§ Task description
Below are records; count how many of their lines contain the word "name" and give the number alone.

§ Source records

****

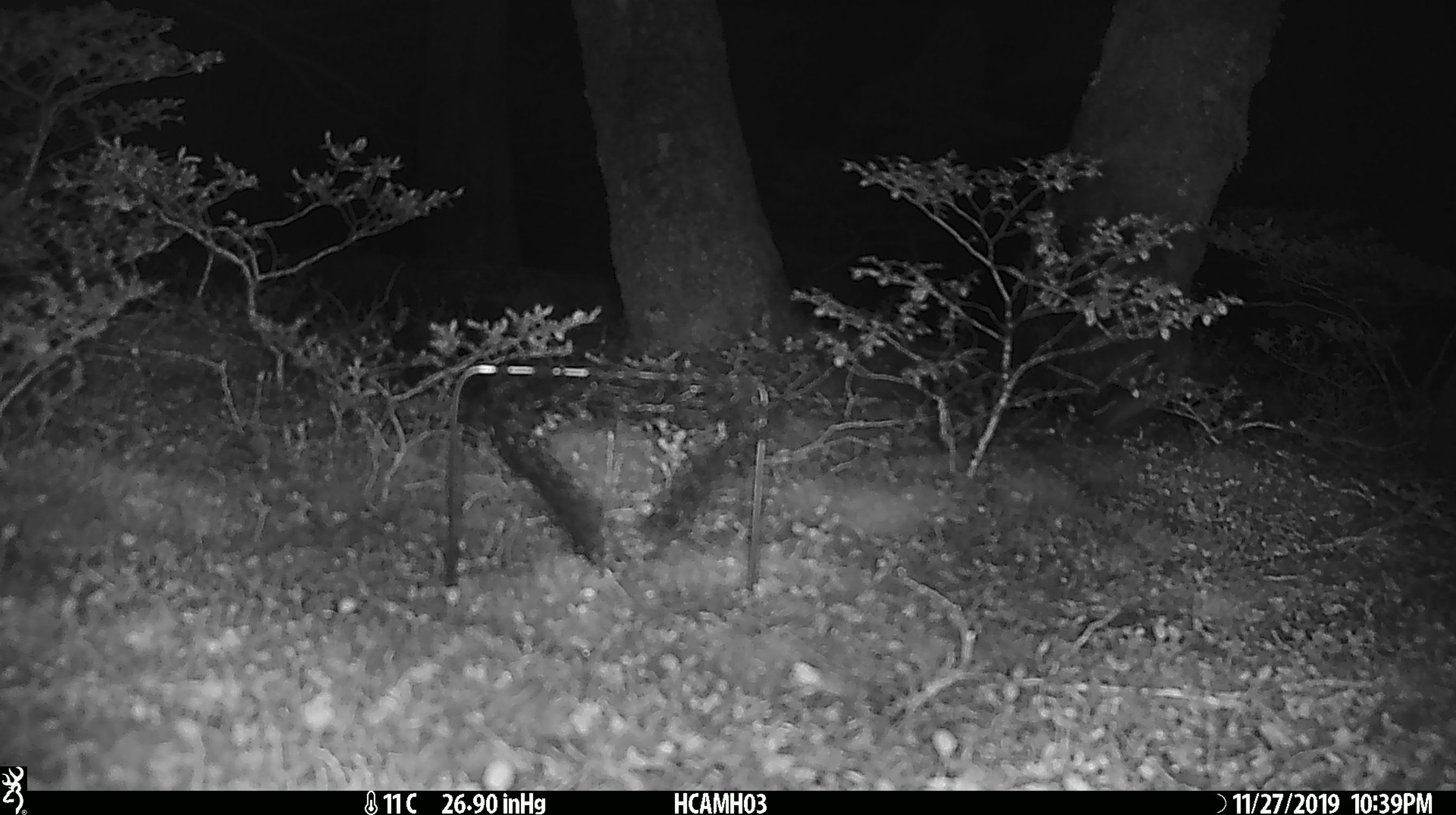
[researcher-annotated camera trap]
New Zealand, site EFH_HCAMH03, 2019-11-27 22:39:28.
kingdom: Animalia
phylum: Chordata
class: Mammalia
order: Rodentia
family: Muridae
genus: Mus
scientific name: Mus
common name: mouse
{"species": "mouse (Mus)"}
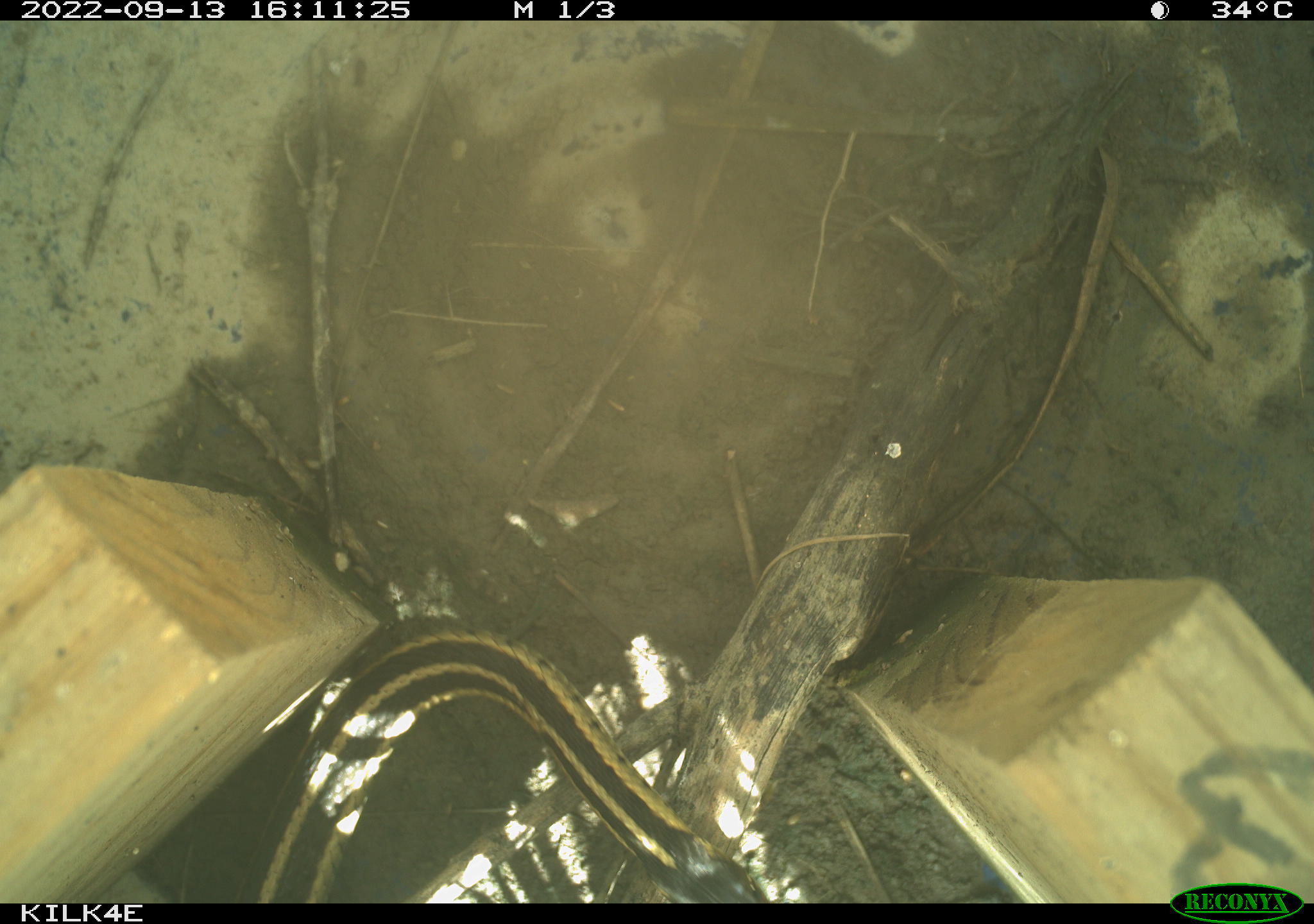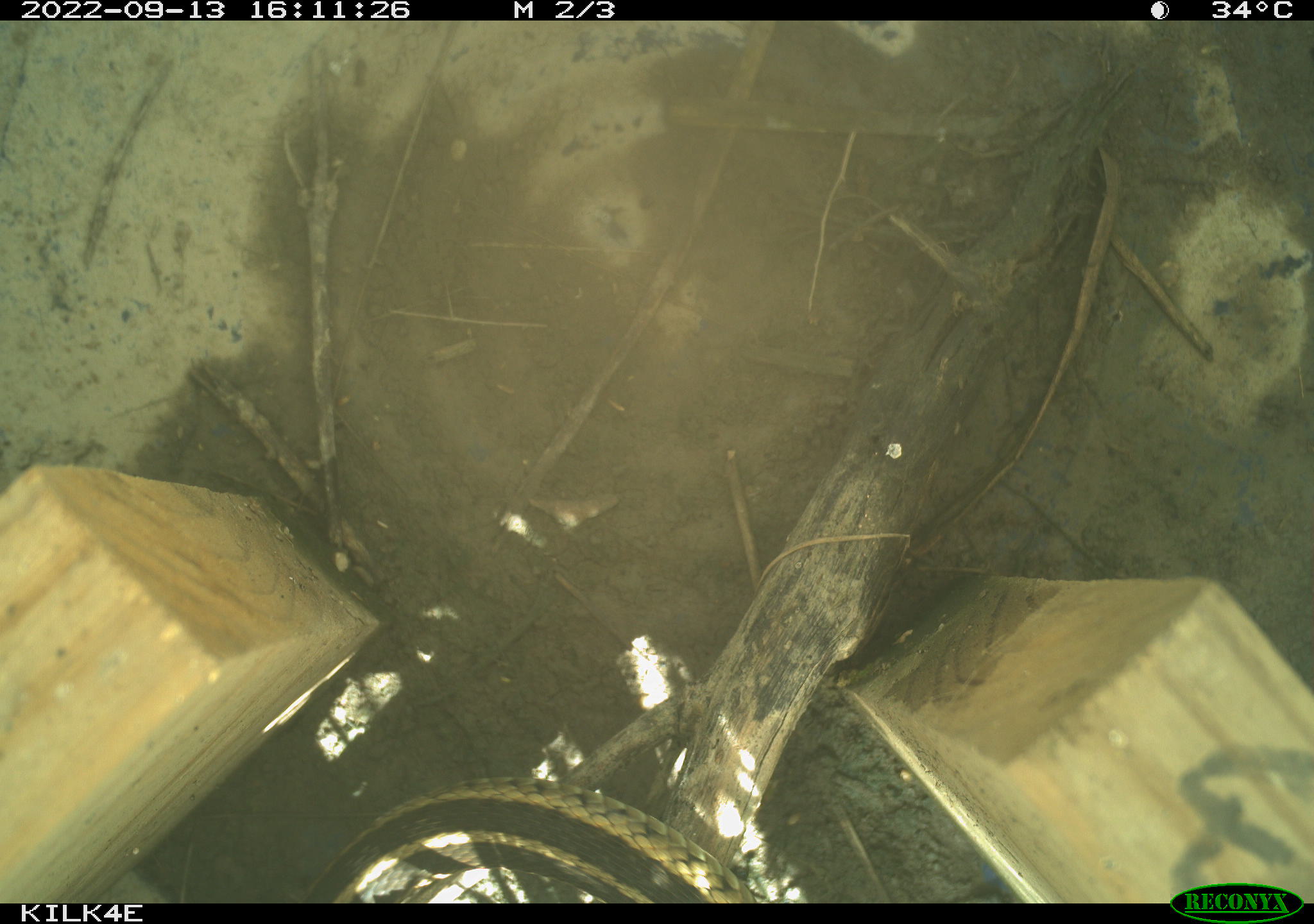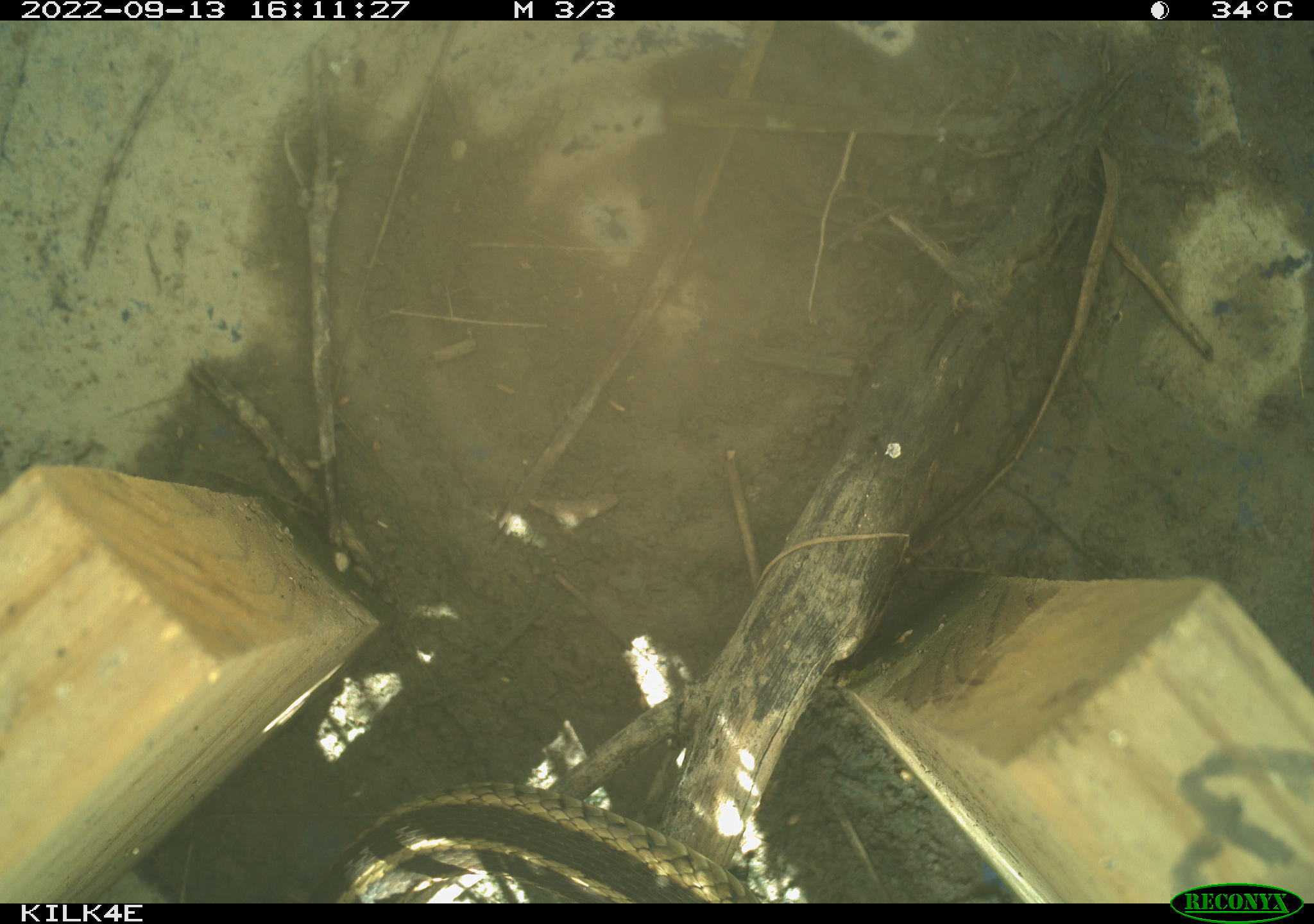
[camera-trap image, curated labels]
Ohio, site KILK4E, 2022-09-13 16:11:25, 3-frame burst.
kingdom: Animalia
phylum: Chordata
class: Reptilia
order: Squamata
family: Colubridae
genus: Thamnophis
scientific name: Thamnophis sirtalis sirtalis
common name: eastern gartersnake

****

§ Task result
4